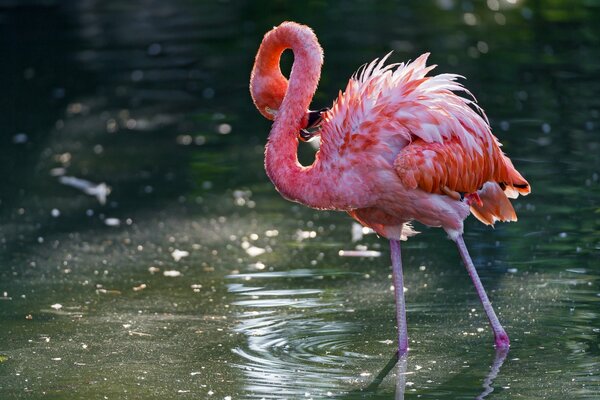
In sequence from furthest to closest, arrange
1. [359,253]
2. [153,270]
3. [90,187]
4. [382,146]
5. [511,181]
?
[90,187]
[359,253]
[153,270]
[511,181]
[382,146]

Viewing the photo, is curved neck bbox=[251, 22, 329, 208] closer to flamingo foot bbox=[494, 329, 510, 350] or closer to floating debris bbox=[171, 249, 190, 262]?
flamingo foot bbox=[494, 329, 510, 350]

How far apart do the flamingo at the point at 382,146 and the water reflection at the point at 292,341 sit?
40cm

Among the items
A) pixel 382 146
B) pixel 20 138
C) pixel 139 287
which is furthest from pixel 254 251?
pixel 20 138

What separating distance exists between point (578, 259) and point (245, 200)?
2750 millimetres

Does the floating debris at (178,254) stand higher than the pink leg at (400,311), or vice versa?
the pink leg at (400,311)

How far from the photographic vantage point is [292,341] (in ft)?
17.8

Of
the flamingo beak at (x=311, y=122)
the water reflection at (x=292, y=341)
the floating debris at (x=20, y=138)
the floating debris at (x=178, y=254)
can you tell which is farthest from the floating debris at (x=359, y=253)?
the floating debris at (x=20, y=138)

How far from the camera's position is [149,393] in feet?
15.9

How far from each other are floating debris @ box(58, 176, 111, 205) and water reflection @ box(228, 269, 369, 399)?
2.22m

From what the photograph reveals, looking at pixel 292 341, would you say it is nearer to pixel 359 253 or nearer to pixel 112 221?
pixel 359 253

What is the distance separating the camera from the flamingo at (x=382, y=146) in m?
5.17

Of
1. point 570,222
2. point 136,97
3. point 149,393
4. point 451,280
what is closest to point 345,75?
point 136,97

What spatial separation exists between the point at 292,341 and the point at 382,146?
1077 mm

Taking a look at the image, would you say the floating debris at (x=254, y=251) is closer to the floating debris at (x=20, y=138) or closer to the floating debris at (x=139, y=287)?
the floating debris at (x=139, y=287)
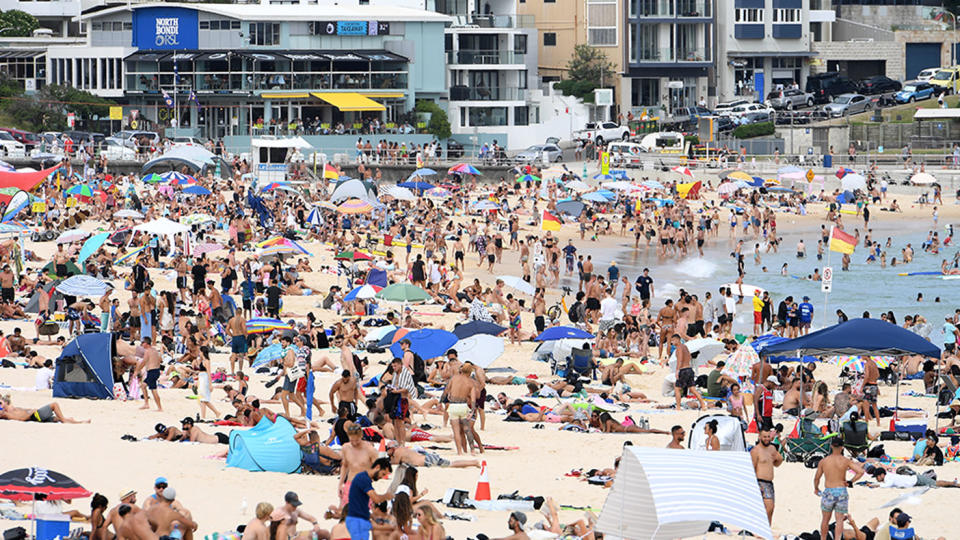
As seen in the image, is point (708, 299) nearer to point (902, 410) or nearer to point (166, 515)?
point (902, 410)

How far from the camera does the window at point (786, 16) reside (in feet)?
234

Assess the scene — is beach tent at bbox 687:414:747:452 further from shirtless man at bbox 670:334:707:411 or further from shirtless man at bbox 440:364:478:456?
shirtless man at bbox 670:334:707:411

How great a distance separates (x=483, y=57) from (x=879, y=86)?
59.7 ft

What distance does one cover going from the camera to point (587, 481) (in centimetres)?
1530

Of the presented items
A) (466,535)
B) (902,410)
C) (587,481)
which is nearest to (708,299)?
(902,410)

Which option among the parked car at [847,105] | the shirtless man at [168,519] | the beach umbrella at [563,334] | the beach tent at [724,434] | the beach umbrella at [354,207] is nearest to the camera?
the shirtless man at [168,519]

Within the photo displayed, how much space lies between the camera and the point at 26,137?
53.7 meters

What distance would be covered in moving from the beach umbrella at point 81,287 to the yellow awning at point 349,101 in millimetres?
34716

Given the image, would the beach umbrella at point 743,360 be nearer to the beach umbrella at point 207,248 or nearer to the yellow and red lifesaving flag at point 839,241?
the yellow and red lifesaving flag at point 839,241

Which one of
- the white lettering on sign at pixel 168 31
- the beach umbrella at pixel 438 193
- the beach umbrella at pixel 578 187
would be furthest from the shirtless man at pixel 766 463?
the white lettering on sign at pixel 168 31

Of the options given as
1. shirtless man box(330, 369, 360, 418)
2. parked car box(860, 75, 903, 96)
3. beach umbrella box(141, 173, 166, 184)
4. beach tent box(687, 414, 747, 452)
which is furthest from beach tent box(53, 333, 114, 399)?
parked car box(860, 75, 903, 96)

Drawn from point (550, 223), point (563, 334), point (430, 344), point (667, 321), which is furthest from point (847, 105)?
point (430, 344)

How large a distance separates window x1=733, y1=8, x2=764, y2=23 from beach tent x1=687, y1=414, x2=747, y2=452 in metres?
57.8

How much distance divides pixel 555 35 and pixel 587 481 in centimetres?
5539
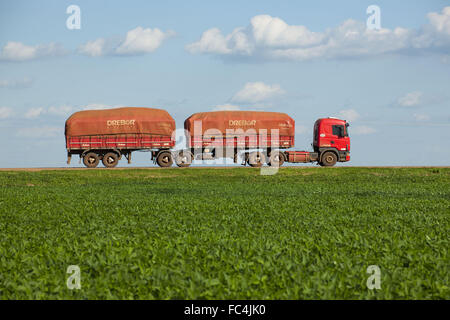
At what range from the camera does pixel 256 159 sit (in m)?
39.5

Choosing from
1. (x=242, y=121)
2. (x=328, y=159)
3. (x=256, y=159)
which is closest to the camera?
(x=242, y=121)

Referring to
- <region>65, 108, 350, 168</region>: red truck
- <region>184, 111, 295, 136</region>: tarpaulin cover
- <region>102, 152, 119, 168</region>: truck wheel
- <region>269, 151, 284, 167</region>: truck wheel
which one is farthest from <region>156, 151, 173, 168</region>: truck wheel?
<region>269, 151, 284, 167</region>: truck wheel

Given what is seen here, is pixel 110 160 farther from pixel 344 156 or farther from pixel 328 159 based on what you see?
pixel 344 156

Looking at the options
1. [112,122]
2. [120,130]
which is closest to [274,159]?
[120,130]

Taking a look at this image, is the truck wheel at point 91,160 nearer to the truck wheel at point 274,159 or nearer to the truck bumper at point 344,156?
the truck wheel at point 274,159

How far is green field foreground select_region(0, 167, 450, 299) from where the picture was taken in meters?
7.84

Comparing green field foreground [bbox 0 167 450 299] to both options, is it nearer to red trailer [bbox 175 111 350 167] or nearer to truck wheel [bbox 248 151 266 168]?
red trailer [bbox 175 111 350 167]

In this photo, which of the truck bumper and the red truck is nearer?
the red truck

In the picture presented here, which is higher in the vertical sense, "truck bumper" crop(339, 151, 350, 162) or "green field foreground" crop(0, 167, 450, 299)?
"truck bumper" crop(339, 151, 350, 162)

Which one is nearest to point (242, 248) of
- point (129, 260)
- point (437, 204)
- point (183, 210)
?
point (129, 260)

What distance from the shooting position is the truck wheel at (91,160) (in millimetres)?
38750

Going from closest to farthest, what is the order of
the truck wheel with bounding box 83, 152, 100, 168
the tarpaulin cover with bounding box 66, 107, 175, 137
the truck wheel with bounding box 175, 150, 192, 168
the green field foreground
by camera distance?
1. the green field foreground
2. the tarpaulin cover with bounding box 66, 107, 175, 137
3. the truck wheel with bounding box 83, 152, 100, 168
4. the truck wheel with bounding box 175, 150, 192, 168

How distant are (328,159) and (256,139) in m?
6.18
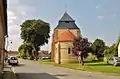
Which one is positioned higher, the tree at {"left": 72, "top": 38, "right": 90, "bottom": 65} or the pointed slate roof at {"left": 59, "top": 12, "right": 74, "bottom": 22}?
the pointed slate roof at {"left": 59, "top": 12, "right": 74, "bottom": 22}

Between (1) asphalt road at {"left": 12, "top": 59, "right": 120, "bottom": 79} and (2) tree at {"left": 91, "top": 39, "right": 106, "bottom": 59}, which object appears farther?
(2) tree at {"left": 91, "top": 39, "right": 106, "bottom": 59}

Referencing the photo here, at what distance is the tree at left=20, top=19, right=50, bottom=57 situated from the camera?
106 metres

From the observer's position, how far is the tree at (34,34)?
106 meters

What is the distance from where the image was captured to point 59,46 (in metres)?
78.3

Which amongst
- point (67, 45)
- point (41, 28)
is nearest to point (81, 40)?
point (67, 45)

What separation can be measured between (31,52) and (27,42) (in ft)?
21.5

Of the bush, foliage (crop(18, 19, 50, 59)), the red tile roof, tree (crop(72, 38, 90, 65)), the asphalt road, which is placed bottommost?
the asphalt road

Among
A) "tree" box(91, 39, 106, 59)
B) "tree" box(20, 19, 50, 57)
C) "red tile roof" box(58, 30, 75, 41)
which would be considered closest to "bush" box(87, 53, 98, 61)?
"tree" box(91, 39, 106, 59)

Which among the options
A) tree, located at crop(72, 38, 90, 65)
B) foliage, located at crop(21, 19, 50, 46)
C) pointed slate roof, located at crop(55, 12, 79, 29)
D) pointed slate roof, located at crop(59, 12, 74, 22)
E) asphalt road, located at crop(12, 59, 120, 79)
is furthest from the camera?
foliage, located at crop(21, 19, 50, 46)

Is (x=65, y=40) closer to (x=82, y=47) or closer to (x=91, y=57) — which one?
(x=82, y=47)

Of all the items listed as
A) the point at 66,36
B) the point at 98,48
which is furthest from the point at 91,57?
the point at 66,36

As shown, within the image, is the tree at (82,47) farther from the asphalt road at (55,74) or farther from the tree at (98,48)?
the tree at (98,48)

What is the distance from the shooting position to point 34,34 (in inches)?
4161

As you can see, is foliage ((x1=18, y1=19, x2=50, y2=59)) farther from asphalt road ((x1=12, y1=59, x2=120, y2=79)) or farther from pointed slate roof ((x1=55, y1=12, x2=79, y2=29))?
asphalt road ((x1=12, y1=59, x2=120, y2=79))
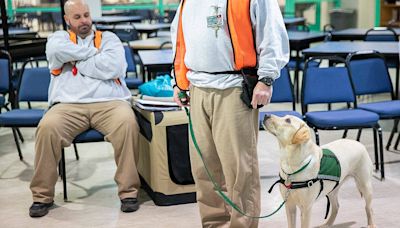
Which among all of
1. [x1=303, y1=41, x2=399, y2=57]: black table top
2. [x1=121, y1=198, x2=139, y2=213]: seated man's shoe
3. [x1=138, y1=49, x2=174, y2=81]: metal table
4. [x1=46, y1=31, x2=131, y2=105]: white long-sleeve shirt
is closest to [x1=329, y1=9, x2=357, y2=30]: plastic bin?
[x1=303, y1=41, x2=399, y2=57]: black table top

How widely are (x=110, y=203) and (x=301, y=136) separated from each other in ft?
5.30

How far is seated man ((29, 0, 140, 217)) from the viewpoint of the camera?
369 cm

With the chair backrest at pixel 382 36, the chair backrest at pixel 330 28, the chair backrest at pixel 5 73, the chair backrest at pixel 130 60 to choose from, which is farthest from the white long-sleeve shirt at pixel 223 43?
the chair backrest at pixel 330 28

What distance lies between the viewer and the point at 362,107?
4.39 meters

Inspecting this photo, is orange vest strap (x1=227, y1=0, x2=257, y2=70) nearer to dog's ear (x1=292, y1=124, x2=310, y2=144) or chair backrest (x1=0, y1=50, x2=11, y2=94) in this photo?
dog's ear (x1=292, y1=124, x2=310, y2=144)

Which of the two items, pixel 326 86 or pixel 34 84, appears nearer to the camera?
pixel 326 86

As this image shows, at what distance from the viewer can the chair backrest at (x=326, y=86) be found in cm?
439

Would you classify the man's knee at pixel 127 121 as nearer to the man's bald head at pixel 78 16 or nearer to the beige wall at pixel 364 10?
the man's bald head at pixel 78 16

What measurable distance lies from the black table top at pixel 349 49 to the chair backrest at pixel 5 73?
2.70 metres

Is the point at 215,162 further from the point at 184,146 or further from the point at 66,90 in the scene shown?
the point at 66,90

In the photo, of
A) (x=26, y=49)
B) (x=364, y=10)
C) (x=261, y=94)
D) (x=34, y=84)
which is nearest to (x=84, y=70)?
(x=34, y=84)

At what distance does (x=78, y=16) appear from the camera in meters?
3.92

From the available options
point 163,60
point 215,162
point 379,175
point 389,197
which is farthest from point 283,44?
point 163,60

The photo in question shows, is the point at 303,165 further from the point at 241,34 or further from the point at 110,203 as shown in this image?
the point at 110,203
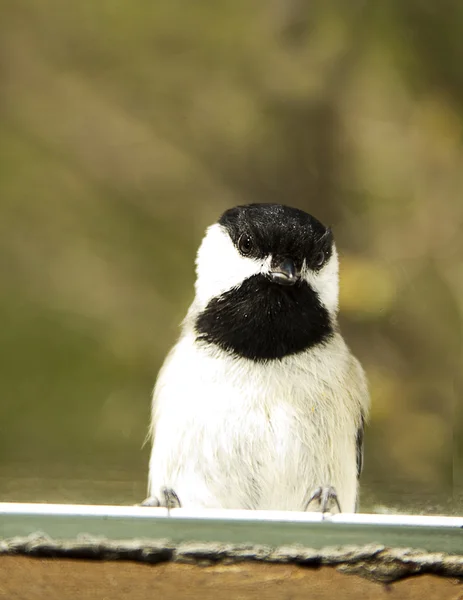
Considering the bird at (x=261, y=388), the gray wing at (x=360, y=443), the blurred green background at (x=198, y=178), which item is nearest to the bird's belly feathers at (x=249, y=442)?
the bird at (x=261, y=388)

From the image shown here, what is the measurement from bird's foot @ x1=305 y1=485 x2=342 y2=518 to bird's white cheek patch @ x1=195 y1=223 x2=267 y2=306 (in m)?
0.46

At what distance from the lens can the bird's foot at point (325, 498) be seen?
1.67 metres

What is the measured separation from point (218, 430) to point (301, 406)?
0.59ft

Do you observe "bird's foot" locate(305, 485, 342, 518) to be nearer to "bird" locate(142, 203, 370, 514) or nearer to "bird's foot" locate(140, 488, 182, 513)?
"bird" locate(142, 203, 370, 514)

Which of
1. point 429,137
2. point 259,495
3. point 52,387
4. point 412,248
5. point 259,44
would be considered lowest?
point 259,495

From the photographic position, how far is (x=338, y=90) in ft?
7.54

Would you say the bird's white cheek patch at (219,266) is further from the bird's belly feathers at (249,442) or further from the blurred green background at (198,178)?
the blurred green background at (198,178)

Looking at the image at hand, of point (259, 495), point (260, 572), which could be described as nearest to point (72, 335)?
point (259, 495)

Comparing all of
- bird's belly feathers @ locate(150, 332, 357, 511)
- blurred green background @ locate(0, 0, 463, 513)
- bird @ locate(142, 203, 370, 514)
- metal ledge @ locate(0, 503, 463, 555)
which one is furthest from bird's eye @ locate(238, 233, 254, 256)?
metal ledge @ locate(0, 503, 463, 555)

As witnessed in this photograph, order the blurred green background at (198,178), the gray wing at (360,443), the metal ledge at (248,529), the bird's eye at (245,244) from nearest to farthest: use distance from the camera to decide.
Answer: the metal ledge at (248,529), the bird's eye at (245,244), the gray wing at (360,443), the blurred green background at (198,178)

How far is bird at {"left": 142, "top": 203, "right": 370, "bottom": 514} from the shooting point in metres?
1.69

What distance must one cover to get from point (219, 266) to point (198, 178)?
620 millimetres

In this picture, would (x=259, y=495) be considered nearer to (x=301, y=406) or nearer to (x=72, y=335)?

____

Repeat only the stretch of lines that begins at the line containing "From the photographic position, how" and ends at the last line above, both included.

• _Result_:
From the photographic position, how far is (x=338, y=90) in ft?
7.54

Would you say the bird's white cheek patch at (219,266) is further from the bird's belly feathers at (249,442) or further from the blurred green background at (198,178)?
the blurred green background at (198,178)

Looking at the image at hand, of point (259, 495), point (260, 572), which could be described as nearest to point (72, 335)?
point (259, 495)

Comparing all of
- bird's belly feathers @ locate(150, 332, 357, 511)
- blurred green background @ locate(0, 0, 463, 513)
- bird @ locate(142, 203, 370, 514)
- metal ledge @ locate(0, 503, 463, 555)
which one is furthest from bird's eye @ locate(238, 233, 254, 256)?
metal ledge @ locate(0, 503, 463, 555)

As witnessed in this photograph, order the blurred green background at (198,178), the gray wing at (360,443), the metal ledge at (248,529), the bird's eye at (245,244) from nearest to farthest: use distance from the camera to decide.
Answer: the metal ledge at (248,529), the bird's eye at (245,244), the gray wing at (360,443), the blurred green background at (198,178)

How far is bird at {"left": 142, "top": 203, "right": 370, "bottom": 514} from the shooting point in metres?
1.69

What distance must one cover to get from point (219, 266) to point (198, 178)?
620 millimetres

In this picture, would (x=259, y=495) be considered nearer to (x=301, y=406) or nearer to (x=72, y=335)?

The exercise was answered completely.